DATE OF OPERATION: MM/DD/YYYY
PREOPERATIVE DIAGNOSIS:
Left nasal skin defect, status post Mohs resection of basal cell carcinoma.
POSTOPERATIVE DIAGNOSIS:
Left nasal skin defect, status post Mohs resection of basal cell carcinoma.
OPERATION PERFORMED:
Full-thickness skin graft from the left preauricular area used to close nasal skin defect.
SURGEON: John Doe, MD
ANESTHESIA: Local with intravenous sedation.
ESTIMATED BLOOD LOSS: 50 mL.
COMPLICATIONS: None.
FINDINGS: Left nasal cavity defect measuring 2.6 x 1.6 cm.
INDICATIONS FOR PROCEDURE: The patient is a pleasant (XX)-year-old male who was found to have 2 lesions on the left side of his nose. He underwent biopsies of this area, which were found to be consistent with basal cell carcinoma. The lesions were located over the nasal tip and left nasal ala, nearly confluent with each other. The patient recently underwent Mohs microsurgery and presents to me for further reconstruction of this area. Various reconstructive options were discussed with the patient, including full-thickness skin graft versus a nasolabial flap versus paramedian forehead flap versus granulation. After much discussion, the patient wishes to proceed with full-thickness skin graft. The risks and benefits of surgery were discussed with the patient and he wishes to proceed.
DESCRIPTION OF PROCEDURE: The patient was taken to the operating room and placed in the supine position. Ancef 1 g was given intravenously. Next, the head of the bed was turned 90 degrees in a clockwise fashion. The bandage was removed from the left nose and there appeared to be 2 nasal skin defects next to each other. The larger of the two was located along the left nasal tip and measured approximately 1 x 1 cm. The adjacent defect measured 8 x 8 mm. There was a 2 mm strut of intact skin between the two defects. Irrigated this area copiously with normal saline and scrubbed the defect with chlorhexidine brush in order to expose fresh bleeding tissue. Of note, the overall defect of the left external nose measured 2.6 x 1.6 cm. There was no exposure of cartilage or through-and-through defect into the interior nasal cavity. There appeared to be approximately 8 mm of distance between the alar rim and the edge of the wound defect. Next, we inspected the left preauricular region and there appeared to be adequate skin laxity. There was no evidence of skin lesions in this area. Therefore, we deemed this area satisfactory for full-thickness skin graft harvesting. We measured an area spanning 3 x 2 cm. We marked this area in an elliptical fashion and injected approximately 7 mL of 1% lidocaine with 1:100,000 epinephrine. The patient was then prepped and draped in sterile fashion.
Next, we began harvesting the left preauricular full-thickness skin graft by making skin incisions using a 15 blade. We then proceeded with dissection immediately in a subdermal plane with minimal fat along the skin graft. The full-thickness skin graft was removed in its entirety. We then placed it on a Silastic block and removed any remaining subcutaneous fat along the undersurface of the skin grafts. In order to obtain closure of the preauricular defect, we performed advancement flap anteriorly for approximately 1 cm in the subcutaneous plane. Next, irrigation was performed and hemostasis was obtained using bipolar cauterization.

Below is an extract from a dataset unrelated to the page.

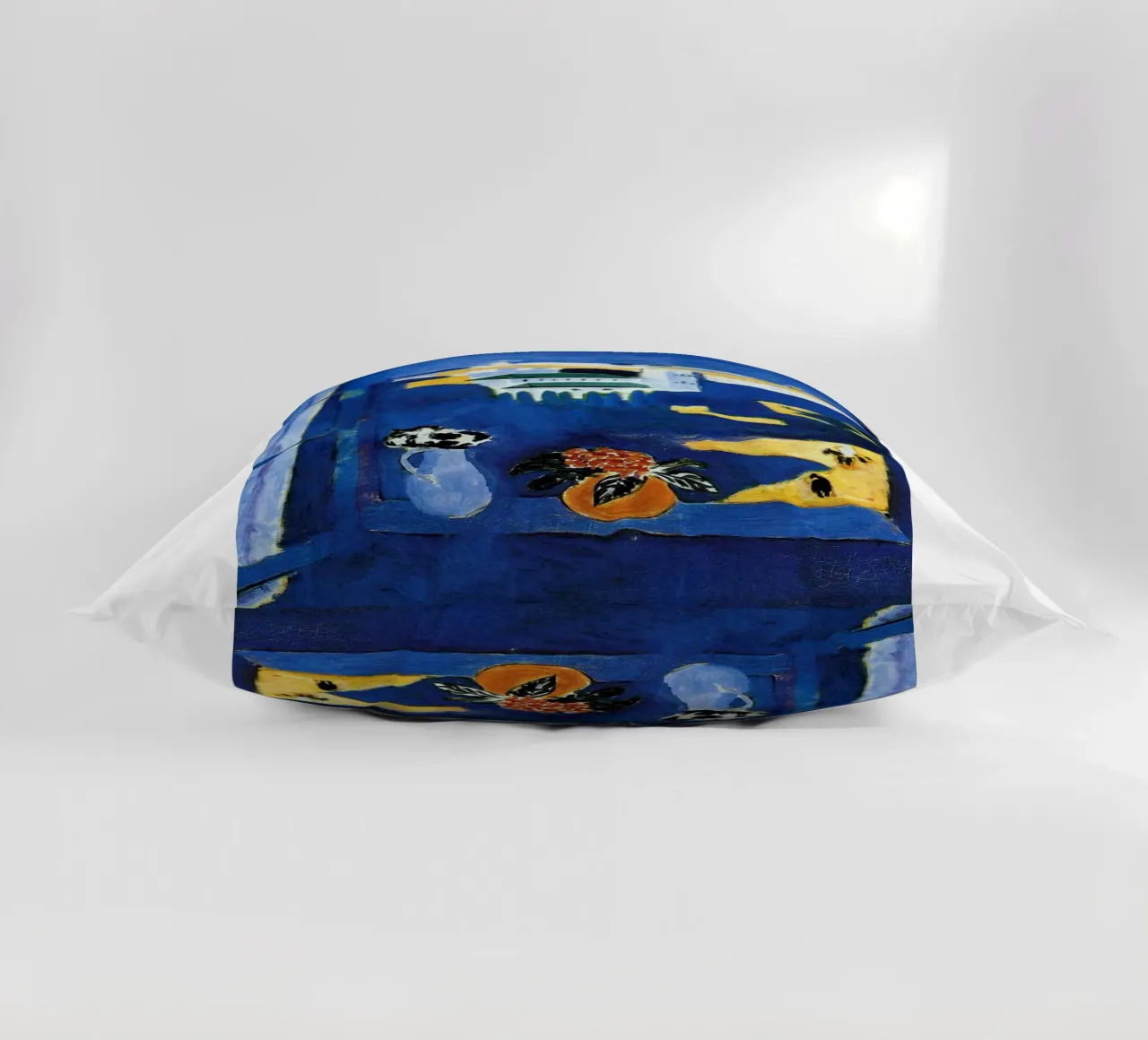 vue de la fenêtre de toit coussin de briyan shop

The preauricular defect was closed with 3-0 Vicryl in the subcutaneous layer and 5-0 fast-absorbing chromic suture along the skin.
We then directed attention towards the left nasal skin defect. As previously stated, the wound had been freshened with manual scrubbing. Given the fact that there was a narrow strip of skin between the two defects, we elected to sacrifice this region to create a uniform area for coverage with a full-thickness skin graft. Therefore, we removed the intervening 2 mm skin strut down to the subdermal plane. At this point, the full-thickness skin graft was then brought into the nasal defect and the skin was reapproximated using 3-0 nylon spaced approximately 6 mm apart. The suture was left along for closure over a bolster. In between the Prolene sutures, we also placed 5-0 fast-absorbing chromic suture for reapproximation of the nasal skin and full-thickness skin graft. Next, a Xeroform bolster approximating the size of the defect was brought into the field and secured using previously placed Prolene sutures. This was performed adequately and the bolster appeared to be nicely secured. At this point, the procedure was deemed satisfactory. The patient was turned over to the anesthesia team and emerged from intravenous sedation without complication.